In fact, more than 60 percent of elective surgery procedures in the United States are now performed as outpatient surgeries. This percentage is expected to increase to nearly 75 percent in the next decade, according to the American Society of Anesthesiologists.
Some reasons outpatient surgery has become more popular with patients and health care providers:
Convenience. With outpatient surgery, a person returns home on the same day as the procedure.
Advances in medical technology. These advances allow doctors to use less invasive procedures than were once needed.
Lower cost. Care costs are much lower for outpatient surgery because there are no charges for hospital rooms and care.
Less stress. Most people find outpatient surgery less stressful than inpatient surgery because they can recover at home.
Procedures routinely done in outpatient settings include removal of tonsils and adenoids, adding ear tubes, hernia repairs, gallbladder operations, colonoscopies, hemorrhoid repairs, cataract surgery, liposuction, cosmetic surgery, and some foot, ankle, and hand operations.

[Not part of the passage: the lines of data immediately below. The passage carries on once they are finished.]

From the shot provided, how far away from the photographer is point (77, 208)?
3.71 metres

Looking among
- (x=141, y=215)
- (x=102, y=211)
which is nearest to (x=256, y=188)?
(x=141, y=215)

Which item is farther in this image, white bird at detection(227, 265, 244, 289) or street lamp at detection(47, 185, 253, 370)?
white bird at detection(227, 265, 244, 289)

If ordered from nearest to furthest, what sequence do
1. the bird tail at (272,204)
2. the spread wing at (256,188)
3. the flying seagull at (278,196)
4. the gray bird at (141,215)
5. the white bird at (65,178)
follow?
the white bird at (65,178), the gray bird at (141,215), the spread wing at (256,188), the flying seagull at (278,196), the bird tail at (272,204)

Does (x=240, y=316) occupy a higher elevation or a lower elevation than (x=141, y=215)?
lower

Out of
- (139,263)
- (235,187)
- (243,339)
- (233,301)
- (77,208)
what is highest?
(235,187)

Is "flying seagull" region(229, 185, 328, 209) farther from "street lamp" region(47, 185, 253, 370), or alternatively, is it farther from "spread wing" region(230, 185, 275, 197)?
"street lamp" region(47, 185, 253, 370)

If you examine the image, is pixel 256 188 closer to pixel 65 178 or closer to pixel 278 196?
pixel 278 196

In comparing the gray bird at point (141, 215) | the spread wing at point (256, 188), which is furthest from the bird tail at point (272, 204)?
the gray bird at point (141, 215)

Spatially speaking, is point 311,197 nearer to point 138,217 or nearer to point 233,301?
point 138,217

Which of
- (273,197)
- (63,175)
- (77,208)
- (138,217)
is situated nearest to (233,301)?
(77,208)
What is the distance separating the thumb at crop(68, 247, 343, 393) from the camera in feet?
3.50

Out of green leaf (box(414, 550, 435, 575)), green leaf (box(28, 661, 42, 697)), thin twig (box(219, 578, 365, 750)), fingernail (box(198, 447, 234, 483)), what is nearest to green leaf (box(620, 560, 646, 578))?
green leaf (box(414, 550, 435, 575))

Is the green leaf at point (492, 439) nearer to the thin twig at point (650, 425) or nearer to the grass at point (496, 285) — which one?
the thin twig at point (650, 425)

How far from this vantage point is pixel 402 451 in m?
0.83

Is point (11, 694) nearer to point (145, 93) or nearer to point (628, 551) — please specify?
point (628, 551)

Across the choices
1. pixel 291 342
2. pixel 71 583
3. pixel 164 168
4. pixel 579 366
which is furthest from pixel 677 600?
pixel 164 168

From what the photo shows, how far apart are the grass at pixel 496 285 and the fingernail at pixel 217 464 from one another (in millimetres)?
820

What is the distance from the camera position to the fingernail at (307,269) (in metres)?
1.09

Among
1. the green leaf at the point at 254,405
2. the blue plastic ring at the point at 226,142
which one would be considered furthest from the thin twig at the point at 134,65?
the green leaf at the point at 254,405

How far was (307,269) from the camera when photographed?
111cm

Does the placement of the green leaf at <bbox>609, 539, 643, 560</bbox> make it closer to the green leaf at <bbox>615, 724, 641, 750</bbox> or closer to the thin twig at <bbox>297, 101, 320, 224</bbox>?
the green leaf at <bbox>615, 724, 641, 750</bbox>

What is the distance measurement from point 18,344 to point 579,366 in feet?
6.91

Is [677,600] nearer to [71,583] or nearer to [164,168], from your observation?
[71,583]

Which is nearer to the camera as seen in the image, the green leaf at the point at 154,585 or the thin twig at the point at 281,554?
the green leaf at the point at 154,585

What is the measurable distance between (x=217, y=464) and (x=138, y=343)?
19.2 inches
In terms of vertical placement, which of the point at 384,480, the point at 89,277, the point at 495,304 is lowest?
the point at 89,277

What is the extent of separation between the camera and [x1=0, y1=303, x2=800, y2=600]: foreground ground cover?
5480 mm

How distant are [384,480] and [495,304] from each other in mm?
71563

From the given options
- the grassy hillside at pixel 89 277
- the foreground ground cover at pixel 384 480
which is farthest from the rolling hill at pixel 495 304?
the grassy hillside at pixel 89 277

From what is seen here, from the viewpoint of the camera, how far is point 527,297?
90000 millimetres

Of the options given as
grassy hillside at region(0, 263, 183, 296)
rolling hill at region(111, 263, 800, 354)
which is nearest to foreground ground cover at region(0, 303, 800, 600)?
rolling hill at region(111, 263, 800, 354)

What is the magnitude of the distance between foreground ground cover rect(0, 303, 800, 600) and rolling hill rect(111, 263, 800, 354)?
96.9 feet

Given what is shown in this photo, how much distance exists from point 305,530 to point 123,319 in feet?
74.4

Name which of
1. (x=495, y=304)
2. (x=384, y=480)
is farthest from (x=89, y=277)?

Outpatient surgeries are performed in a variety of settings:
Hospital outpatient centers. These are hospital-owned and operated facilities (on hospital grounds) that specialize in outpatient surgery.
Freestanding surgery centers. These are owned by a group of physicians or for-profit companies.
Physicians' offices. Doctors can perform minor procedures in their offices. These include skin biopsies, mole removal, and wrinkle removal.